Optimuzz meets LLM!
Introduction
Given a target optimization, Optimuzz excels at generating input programs that trigger the optimization. Optimuzz then checks the correctness of the optimization by translation-validating the optimized programs from the generated input programs. It has demonstrated its effectiveness in finding miscompilation bugs in LLVM and TurboFan, and even found out unknown bugs in the recent LLVM versions.
While the nearly whole process is effective and automated, it still requires human effort to identify the target optimization. For example, an update on an optimization in LLVM may introduce a new optimization, change the optimization condition, or even remove the optimization. In addition, from such changes, one should also identify an exact target line in the optimization. Although the process is not very difficult, it still requires manual intervention.
Optimuzz and LLM
This is where LLMs come to the rescue. We observe that the process of identifying the target optimization does not require a deep understanding of the whole compiler. Instead, it can be easily identified by reading the commit message and the code changes. For example, we asked the LLM with the following prompt:
The commit message is:
[InstCombine] Preserve the sign bit of NaN in `SimplifyDemandedUseFPClass` (#137287)
Alive2: https://alive2.llvm.org/ce/z/uiUzEf
Closes https://github.com/llvm/llvm-project/issues/137196.
Note: To avoid regression in
`ret_nofpclass_nopositives_copysign_nnan_flag`, the second commit takes
FMF into account.
The code change is as follows:
File: llvm/lib/Transforms/InstCombine/InstCombineSimplifyDemanded.cpp
Status: modified
Patch:
...
2022 |
--- | - if ((DemandedMask & fcPositive) == fcNone) {
2023 | + if ((DemandedMask & fcNegative) == DemandedMask) {
2024 | // Roundabout way of replacing with fneg(fabs)
2025 | I->setOperand(1, ConstantFP::get(VTy, -1.0));
2026 | return I;
2027 | }
...
Which target line should Optimuzz aim at? Provide your best suggestion of the target line.

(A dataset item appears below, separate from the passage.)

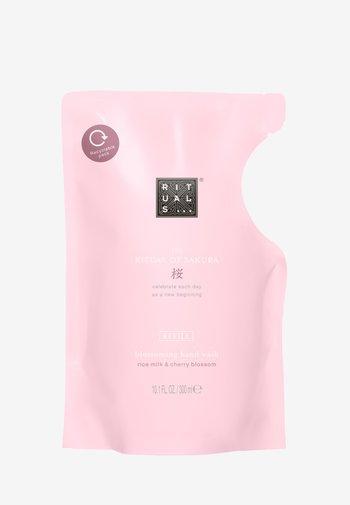 THE RITUAL OF SAKURA REFILL HAND WASH - Liquid soap - -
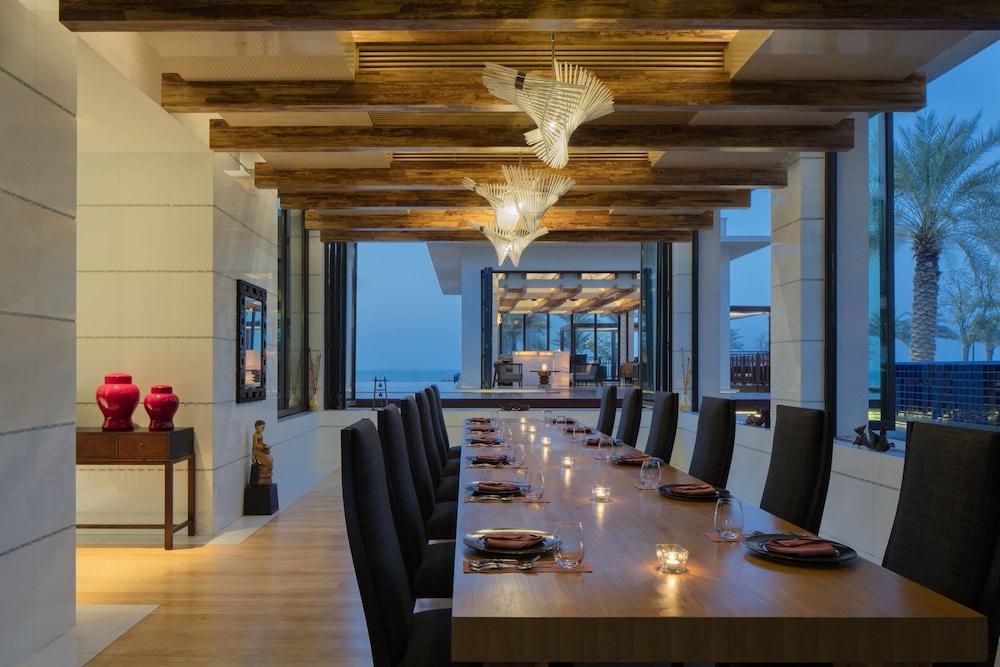 더 세인트 레기스 사디얏 아일랜드 리조트, 아부 다비(The St. Regis Saadiyat Island Resort, Abu Dhabi) Hotel Image 124 - Restaurant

The LLM answered with the target line 2026, where the optimized instruction is returned for the update optimization condition. From this, we confirmed that the LLM can effectively identify the target line of the optimization update. Note that the example above is a summary from the commit message and code changes from the LLVM commit 1f69d63. We also provide the prompting script and an example prompt with its expected output.
As a result, we have successfully integrated LLMs into our workflow. Every time there is an update on an optimization in LLVM, we automatically fetch the commit information using the GitHub API. We then use the commit message and the code changes to consult the LLM. Then, we run Optimuzz to check the correctness of the updated optimization using the target line suggested by the LLM.
Conclusion
Reading a commit information and identifying the target optimization for each update is a tedious task. However, we used LLMs to automate this process and successfully integrated it into our workflow. This comes with two benefits as we describe below.
This drastically improves the productivity in employing Optimuzz. As of now, there is no need to manually intervene in the process of running Optimuzz for LLVM. This means that we can run Optimuzz for every optimization update in LLVM. Therefore, we can contribute more to enhance the reliability of the LLVM compiler.
In addition, this workflow provides an insight into the potential usefulness of LLMs in a wide range of software testing tasks. Typically, analyzing a source code requires a well-formed input even if the input is small and simple. For example, it would not be possible to analyze a commit with a message and code changes with traditional tools such as static analyzer. However, LLMs can take such unstructured inputs and provide a useful analysis result.